Unconscious Bias
Schätze ich Menschen falsch ein?

Manche Leute bezeichnen mich als "schwierig". Ich halte das für eine Fehleinschätzung. Verpasse auch ich anderen einen unfairen Stempel? Eine Kolumne von impulse-Chefredakteurin Nicole Basel.

6. März 2024, 08:17 Uhr, von Nicole Basel, Chefredakteurin

Führungsfragen - Die Kolumne
Nicole Basel führt als Chefredakteurin die impulse-Redaktion. An dieser Stelle schreibt sie über Fragen, die sie als Chefin beschäftigen.

Bei einem Teamworkshop im letzten Jahr hatte ich ein Erlebnis, das mich nicht mehr loslässt. In dem Workshop sollten wir uns selbst einschätzen: Wie offen sind wir für Neues? Wie extrovertiert? Wie wettbewerbs­orientiert? Wie verletzlich?

Eine meiner Kolleginnen hatte ich immer als Fels in der Brandung erlebt. Als eine, der Konflikte kaum ­nahegehen, die Druck souverän wegsteckt. Umso mehr überraschte mich ihre Selbsteinschätzung: Sie fühlte sich verletzlich, sensibel, manchmal unsicher.

Ich hatte ihr ein falsches Label verpasst. Sie sagte mir, dass sie sich abends oft sehr viele Gedanken ­mache. Und mir fiel auf: In all den Jahren hatte ich sie nie gefragt, wie es ihr geht. Ich dachte, es ginge ihr gut.

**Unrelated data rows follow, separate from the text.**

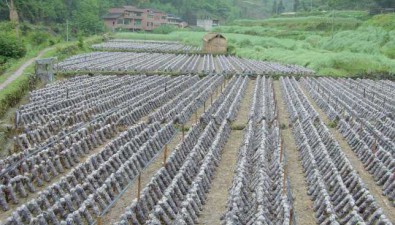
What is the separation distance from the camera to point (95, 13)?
88.9 meters

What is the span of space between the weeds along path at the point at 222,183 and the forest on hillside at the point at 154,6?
51260 millimetres

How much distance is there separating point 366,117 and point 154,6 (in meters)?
102

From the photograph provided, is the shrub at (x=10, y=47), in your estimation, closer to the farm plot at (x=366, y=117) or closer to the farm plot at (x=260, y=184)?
the farm plot at (x=366, y=117)

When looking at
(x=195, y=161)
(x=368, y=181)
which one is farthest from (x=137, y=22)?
(x=368, y=181)

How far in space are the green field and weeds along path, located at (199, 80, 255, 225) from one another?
23.8m

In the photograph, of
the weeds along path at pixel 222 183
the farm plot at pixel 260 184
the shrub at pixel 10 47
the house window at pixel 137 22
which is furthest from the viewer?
the house window at pixel 137 22

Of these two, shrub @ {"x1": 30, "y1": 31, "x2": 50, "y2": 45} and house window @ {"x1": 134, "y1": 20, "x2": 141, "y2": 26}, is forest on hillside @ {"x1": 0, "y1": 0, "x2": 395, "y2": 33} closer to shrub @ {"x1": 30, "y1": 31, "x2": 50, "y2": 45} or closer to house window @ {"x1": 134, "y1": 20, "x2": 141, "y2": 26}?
house window @ {"x1": 134, "y1": 20, "x2": 141, "y2": 26}

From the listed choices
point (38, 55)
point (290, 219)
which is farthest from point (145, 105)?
point (38, 55)

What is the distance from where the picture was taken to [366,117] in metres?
21.0

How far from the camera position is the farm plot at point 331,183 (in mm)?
10391

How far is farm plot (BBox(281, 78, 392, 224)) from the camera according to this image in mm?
10391

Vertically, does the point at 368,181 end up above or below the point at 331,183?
below

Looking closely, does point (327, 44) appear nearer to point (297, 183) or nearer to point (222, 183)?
point (297, 183)

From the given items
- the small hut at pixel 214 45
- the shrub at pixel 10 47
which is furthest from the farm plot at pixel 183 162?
the small hut at pixel 214 45
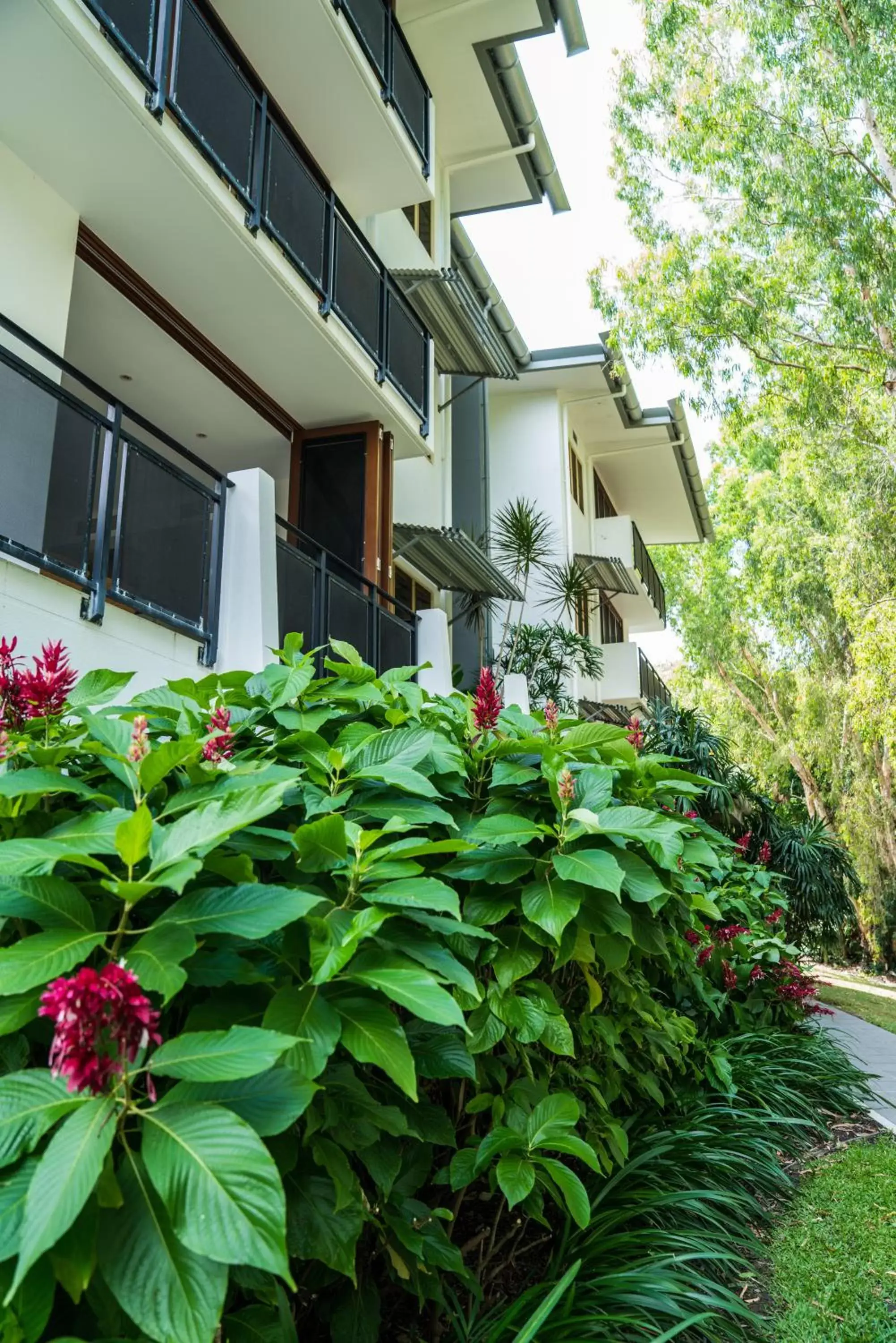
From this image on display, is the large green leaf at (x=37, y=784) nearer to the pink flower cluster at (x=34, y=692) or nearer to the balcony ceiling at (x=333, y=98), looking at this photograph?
the pink flower cluster at (x=34, y=692)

Es passiert so schnell: Wir sehen Menschen, beobachten ihr Verhalten, ihr Auftreten, ihr Aussehen – und ziehen unsere Schlüsse:

  • „Melanie war heute wieder so pampig. Die hat einfach ein dünnes Nervenkostüm.“
  • „Günther sagt in Besprechungen nie etwas. Dem ist mittlerweile auch alles egal.“

Die Tätigkeit als Hobbypsychologe ist ein Problem

Das sieht man, wenn man die Sache umdreht: Stellt man sich vor, dass andere einem einen Stempel verpassen, merkt man, wie unangenehm das ist. Ich persönlich etwa kann sehr hartnäckig für ­meine Überzeugungen kämpfen. Das hat mir schon öfter das Label „Die ist schwierig“ eingebracht.

Doch Schubladendenken ist menschlich: Unser Gehirn greift auf das zurück, was wir bereits kennen, und erstellt Gruppierungen, die uns das Einschätzen von Menschen vereinfachen. Psychologen sprechen von Unconscious Bias – von unbewusster Voreingenommenheit. Sie entscheidet darüber, wen wir fördern und wen links liegen lassen. Wem wir etwas zutrauen und wem nicht (Studien zeigen etwa, dass Bewerbern direkt eine hohe Kompetenz zugeschrieben wird, wenn sie große Konzerne im Lebenslauf haben).

Schubladendenken mag menschlich sein, aber als Führungskraft kann man es sich nicht leisten. Motivation und Teamgeist lassen nach, wenn der Chef oder die Chefin bestimmte Personen laufend bevorzugt oder benachteiligt. Wenn Mitarbeitende das Gefühl haben, dass sie abgestempelt wurden, werden sie unzufrieden. Und wer Bewerber vorschnell bewertet, der trifft schlechte Personalentscheidungen.

Was hilft? Selbstreflexion. Die eigene Einschätzung infrage stellen. Sich bewusst dazu entscheiden, eine Person aus der Schublade wieder herauszuholen.

Das ist anstrengend. Doch wie heißt es so schön: ­Etiketten sind für Flaschen – nicht für Menschen.